Reputation: 11
I am executing a select query using full outer join across 2 tables which are in 2 different databases. I'm using Postgresql 9.6.
The query is not going with parallelism even if we set the below parameters:
work_mem=256MB,
max_worker_process=40,
force_parallel_mode=on,
max_parallel_workers_per_gather=4,
parallel_tuple_cost=0.1,
parallel_setup_cost=1000,
min_parallel_relation_size=8MB
This is the query:
SELECT mea.ocs_cdr_type,
mea.ocs_time_stamp,
mea.sum_ocs_call_cost,
ctr.ctr_name
FROM mea_req_54 mea
FULL OUTER JOIN country ctr ON mea.ocs_imei = ctr.ctr_name;
This is the definition of mea_req_54
:
Table "public.mea_req_54"
Column | Type | Modifiers
----------------------------+-----------------------------+-----------
mer_id | numeric(19,0) | not null
mer_from_dttm | timestamp without time zone | not null
mer_to_dttm | timestamp without time zone | not null
fng_id | numeric(19,0) |
ocs_imsi_number_norm | character varying(255) |
ocs_account_number | character varying(255) |
ocs_charging_id | character varying(255) |
ocs_cdr_type | character varying(255) |
ocs_bit_description | character varying(255) |
ocs_time_stamp_raw | timestamp without time zone |
ocs_time_stamp | timestamp without time zone |
ocs_duration | numeric(10,0) |
ocs_duration_str | character varying(255) |
ocs_upload_volume | numeric(19,0) |
ocs_download_volume | numeric(19,0) |
sum_ocs_total_volume | numeric(19,0) |
sum_ocs_call_cost | numeric(19,0) |
ocs_plmn_identifier | character varying(255) |
ocs_imei | character varying(255) |
ocs_user_loc_info | character varying(255) |
ocs_bp_id | character varying(255) |
ocs_ref_spec_from_contract | character varying(255) |
ocs_subapp_in_contract_acc | character varying(255) |
ocs_baseline_date_bill | timestamp without time zone |
ocs_target_date_bill | timestamp without time zone |
ocs_date_of_origin_bill | timestamp without time zone |
ctr_id | numeric(10,0) |
ctr_iso_cd | character varying(255) |
ctr_name | character varying(255) |
dblink_run | numeric(10,0) |
Indexes:
"mea_req_54_pk" UNIQUE, btree (mer_id)
This is the definition of country
:
Table "public.country"
Column | Type | Modifiers
---------------------+------------------------+-----------
ctr_id | numeric(10,0) | not null
ctr_iso_cd | character varying(255) | not null
ctr_name | character varying(255) | not null
system_generated_fl | character(1) |
ctr_delete_fl | character(1) | not null
ctr_dial_code | character varying(255) | not null
ctr_version_id | numeric(10,0) | not null
ptn_id | numeric(10,0) | not null
Indexes:
"country_ak" UNIQUE, btree (ctr_name)
"country_pk" UNIQUE, btree (ctr_id)
"country_ss1" UNIQUE, btree (ctr_iso_cd)
This is the execution plan:
QUERY PLAN
-------------------------------------------------------------------------------------------------------------------------------------------
Hash Full Join (cost=482.50..14564568.50 rows=300000000 width=29) (actual time=8.810..305863.949 rows=300015000 loops=1)

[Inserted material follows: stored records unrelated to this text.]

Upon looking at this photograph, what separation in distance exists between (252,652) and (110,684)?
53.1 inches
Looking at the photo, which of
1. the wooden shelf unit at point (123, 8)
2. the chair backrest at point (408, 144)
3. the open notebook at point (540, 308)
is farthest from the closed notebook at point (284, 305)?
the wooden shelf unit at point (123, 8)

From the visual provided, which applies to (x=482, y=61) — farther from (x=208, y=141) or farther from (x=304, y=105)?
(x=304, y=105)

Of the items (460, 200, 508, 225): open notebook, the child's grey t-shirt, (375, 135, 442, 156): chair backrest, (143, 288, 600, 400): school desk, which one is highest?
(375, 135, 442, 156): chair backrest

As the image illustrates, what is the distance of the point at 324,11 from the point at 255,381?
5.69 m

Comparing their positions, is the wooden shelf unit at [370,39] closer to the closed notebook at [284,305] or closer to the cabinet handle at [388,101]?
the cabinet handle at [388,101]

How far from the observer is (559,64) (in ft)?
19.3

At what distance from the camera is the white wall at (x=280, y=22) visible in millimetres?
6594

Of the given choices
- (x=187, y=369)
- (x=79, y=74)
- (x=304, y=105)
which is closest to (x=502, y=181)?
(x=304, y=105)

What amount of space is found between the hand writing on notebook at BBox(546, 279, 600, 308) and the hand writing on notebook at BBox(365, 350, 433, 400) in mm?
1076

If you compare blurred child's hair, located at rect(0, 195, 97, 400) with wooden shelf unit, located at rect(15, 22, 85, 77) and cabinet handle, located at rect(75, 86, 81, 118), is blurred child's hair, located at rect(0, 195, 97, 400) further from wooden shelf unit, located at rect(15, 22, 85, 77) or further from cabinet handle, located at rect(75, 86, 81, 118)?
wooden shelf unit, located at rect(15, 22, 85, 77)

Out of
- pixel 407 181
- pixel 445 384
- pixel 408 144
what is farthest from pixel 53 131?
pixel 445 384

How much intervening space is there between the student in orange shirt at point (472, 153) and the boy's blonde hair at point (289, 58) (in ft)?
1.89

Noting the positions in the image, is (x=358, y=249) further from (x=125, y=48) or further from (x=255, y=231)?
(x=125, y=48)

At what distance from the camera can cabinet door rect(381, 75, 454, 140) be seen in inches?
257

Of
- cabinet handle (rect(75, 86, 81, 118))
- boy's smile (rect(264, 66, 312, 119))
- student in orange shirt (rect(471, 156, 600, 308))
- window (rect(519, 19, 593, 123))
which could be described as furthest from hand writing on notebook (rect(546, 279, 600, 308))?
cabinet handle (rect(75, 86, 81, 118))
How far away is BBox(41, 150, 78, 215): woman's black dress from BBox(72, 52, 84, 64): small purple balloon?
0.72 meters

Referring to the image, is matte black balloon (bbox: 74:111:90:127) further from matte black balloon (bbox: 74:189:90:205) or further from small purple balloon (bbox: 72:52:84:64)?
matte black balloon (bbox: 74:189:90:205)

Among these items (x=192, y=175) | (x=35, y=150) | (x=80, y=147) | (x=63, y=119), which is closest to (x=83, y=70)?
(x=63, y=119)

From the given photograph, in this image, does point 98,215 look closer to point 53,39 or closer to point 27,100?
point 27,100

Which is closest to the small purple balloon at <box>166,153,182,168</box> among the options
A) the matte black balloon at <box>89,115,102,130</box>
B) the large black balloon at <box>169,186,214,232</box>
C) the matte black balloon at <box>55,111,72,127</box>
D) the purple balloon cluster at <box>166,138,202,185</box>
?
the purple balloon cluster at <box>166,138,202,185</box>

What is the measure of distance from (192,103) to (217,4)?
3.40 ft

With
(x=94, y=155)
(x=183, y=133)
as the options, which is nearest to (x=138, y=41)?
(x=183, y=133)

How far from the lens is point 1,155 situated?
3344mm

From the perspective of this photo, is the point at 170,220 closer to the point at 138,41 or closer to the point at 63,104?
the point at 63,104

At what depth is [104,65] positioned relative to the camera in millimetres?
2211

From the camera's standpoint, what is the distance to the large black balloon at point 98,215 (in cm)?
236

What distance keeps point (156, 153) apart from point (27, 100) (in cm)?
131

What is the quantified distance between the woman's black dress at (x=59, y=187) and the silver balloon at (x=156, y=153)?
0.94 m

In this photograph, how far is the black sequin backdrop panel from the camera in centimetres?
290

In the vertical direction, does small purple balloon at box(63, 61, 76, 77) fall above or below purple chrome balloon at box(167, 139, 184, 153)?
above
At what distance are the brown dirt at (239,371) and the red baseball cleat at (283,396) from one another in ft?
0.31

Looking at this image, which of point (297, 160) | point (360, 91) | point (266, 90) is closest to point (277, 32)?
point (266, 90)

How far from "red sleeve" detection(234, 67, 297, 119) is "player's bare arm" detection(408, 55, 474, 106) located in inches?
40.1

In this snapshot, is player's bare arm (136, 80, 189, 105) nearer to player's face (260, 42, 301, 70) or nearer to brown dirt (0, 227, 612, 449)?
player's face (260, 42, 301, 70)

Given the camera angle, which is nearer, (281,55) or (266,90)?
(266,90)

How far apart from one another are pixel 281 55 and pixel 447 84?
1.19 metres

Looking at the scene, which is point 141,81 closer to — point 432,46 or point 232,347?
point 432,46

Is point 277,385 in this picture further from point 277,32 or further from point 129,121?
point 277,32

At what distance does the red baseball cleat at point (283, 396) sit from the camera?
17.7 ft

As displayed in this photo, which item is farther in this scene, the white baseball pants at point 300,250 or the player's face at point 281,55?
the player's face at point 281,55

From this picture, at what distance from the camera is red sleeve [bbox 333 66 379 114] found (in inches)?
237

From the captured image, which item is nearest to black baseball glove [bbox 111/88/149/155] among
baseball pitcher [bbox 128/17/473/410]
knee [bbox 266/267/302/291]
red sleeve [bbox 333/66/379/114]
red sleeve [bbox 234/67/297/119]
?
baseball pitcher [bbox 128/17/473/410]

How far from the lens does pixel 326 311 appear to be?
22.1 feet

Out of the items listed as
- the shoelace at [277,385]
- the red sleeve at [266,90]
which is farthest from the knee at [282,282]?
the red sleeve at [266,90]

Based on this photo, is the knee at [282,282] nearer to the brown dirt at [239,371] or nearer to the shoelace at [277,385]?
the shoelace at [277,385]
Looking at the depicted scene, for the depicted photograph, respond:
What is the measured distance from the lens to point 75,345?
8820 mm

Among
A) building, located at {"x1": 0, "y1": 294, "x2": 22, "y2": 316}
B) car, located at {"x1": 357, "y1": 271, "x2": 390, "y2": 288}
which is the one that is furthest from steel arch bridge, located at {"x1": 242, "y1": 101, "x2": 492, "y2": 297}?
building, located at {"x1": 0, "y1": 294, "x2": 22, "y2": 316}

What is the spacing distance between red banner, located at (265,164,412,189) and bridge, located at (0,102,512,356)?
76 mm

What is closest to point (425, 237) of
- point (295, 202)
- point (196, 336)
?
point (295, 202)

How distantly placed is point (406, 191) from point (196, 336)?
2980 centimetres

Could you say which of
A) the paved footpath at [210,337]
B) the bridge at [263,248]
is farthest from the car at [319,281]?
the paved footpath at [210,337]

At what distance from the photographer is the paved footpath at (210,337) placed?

Hash Cond: ((mea.ocs_imei)::text = (ctr.ctr_name)::text)
-> Seq Scan on mea_req_54 mea (cost=0.00..10439086.00 rows=300000000 width=19) (actual time=0.005..131927.791 rows=300000000 loops=1)
-> Hash (cost=295.00..295.00 rows=15000 width=13) (actual time=8.784..8.784 rows=15000 loops=1)
Buckets: 16384 Batches: 1 Memory Usage: 791kB
-> Seq Scan on country ctr (cost=0.00..295.00 rows=15000 width=13) (actual time=0.008..4.138 rows=15000 loops=1)
Planning time: 0.085 ms
Execution time: 355065.791 ms
(8 rows)
Upvotes: 1
Views: 1342
Reputation: 11
Post reducing the parallel_tuple_cost and parallel_setup_cost parameters from the default values, the query ran with parallelism.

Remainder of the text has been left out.